Lista de tarefas ->
- A) Explique, com base no texto sobre o notariado, de onde vem o sistema notarial adotado no Brasil e em que ele se destaca.
- B) Transcreva do texto sobre o notariado o trecho que começa nas palavras que contêm "O Chefe do Poder" e termina em "ao sistema brasileiro.".
- C) Responda às perguntas abaixo sobre o texto sobre o notariado.
(i) Quais cargos o texto atribui ao ministro Ricardo Lewandowski?
(ii) Qual edifício de Nova York foi alvo de uma tentativa de fraude sobre a propriedade?
(iii) Onde o texto diz que se podem obter mais informações sobre essas fraudes?

Texto fornecido ->
◆ ◆ ◆

Artigo – A pergunta que não quer calar: você confiaria em um tabelião de notas ‘doublè’ de comerciante dono de posto de gasolina ou vice-versa? – Por Marcelo Rodrigues


  
 

O Chefe do Poder Judiciário brasileiro, atual presidente do STF e do CNJ, o culto – mas não onisciente, pois ninguém nesse plano terreno o é, não é verdade? – min. Ricardo Lewandowski, não só confiaria como, indo além, parece defender esse ‘modelo’ norte-americano em crítica frontal ao sistema brasileiro.

Talvez S. Exa. não saiba, mas adotamos o sistema do notariado latino, herdado da longa tradição do direito romano-germânico, que prima pela segurança jurídica preventiva, contrariamente ao modelo – não se pode denominá-lo de sistema -, estadudinense. Lá, é também possível, além de registrar a alienação de veículos em postos de gasolina, barbearias, quitandas e similares, p. ex., o frequente golpe de roubo de hipotecas e até mesmo a tentativa de fraude sobre a propriedade do Empire State Building, em N.Y., foi objeto de ação criminosa nesse sentido. Mais informações a respeito podem ser colhidas na página do FBI na internet.

A agilidade é bem-vinda, é claro, mas não a custo de insegurança jurídica, dogma supremo por lá adotado, basicamente, pela pressão da poderosa indústria financeira e organismos privados, em detrimento do interesse público.

◆ ◆ ◆

[Registros de dados]

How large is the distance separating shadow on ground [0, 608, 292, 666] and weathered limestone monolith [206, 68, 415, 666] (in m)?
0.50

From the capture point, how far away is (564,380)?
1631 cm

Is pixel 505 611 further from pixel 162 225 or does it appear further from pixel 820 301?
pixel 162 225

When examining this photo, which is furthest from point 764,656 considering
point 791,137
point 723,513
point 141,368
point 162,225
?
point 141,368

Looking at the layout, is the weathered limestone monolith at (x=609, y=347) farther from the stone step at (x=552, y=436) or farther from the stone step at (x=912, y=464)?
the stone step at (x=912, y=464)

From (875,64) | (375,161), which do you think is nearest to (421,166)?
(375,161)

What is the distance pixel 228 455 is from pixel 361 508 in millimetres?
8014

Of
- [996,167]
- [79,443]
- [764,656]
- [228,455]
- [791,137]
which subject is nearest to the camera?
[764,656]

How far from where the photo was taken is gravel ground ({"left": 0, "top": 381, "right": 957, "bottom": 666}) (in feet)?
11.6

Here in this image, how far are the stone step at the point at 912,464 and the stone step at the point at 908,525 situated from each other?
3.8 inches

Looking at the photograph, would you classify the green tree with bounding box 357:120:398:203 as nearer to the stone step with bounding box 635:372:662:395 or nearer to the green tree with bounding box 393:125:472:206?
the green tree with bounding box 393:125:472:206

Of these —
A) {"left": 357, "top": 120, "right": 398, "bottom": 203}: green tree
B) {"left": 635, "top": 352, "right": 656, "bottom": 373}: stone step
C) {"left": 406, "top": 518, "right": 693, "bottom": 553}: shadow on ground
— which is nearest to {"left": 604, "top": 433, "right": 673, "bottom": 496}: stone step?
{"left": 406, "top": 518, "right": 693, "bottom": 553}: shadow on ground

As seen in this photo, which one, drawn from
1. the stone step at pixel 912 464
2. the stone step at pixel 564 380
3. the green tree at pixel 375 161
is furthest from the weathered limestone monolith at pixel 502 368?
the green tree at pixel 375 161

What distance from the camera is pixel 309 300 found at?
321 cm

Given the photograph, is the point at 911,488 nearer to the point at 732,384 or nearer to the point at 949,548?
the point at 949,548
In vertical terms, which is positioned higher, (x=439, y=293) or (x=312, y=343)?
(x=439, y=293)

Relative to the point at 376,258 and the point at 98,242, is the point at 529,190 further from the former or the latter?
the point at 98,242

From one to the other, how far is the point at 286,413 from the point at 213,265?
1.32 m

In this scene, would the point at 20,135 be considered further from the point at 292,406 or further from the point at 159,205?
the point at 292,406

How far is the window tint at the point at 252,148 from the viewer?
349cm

◆ ◆ ◆

As respostas ->
- A) O Brasil adota o sistema do notariado latino, herdado da longa tradição do direito romano-germânico. Esse sistema prima pela segurança jurídica preventiva, ao contrário do modelo norte-americano.

- B)
O Chefe do Poder Judiciário brasileiro, atual presidente do STF e do CNJ, o culto – mas não onisciente, pois ninguém nesse plano terreno o é, não é verdade? – min. Ricardo Lewandowski, não só confiaria como, indo além, parece defender esse ‘modelo’ norte-americano em crítica frontal ao sistema brasileiro.

- C)
(i) Presidente do STF e do CNJ, além de Chefe do Poder Judiciário brasileiro.
(ii) O Empire State Building.
(iii) Na página do FBI na internet.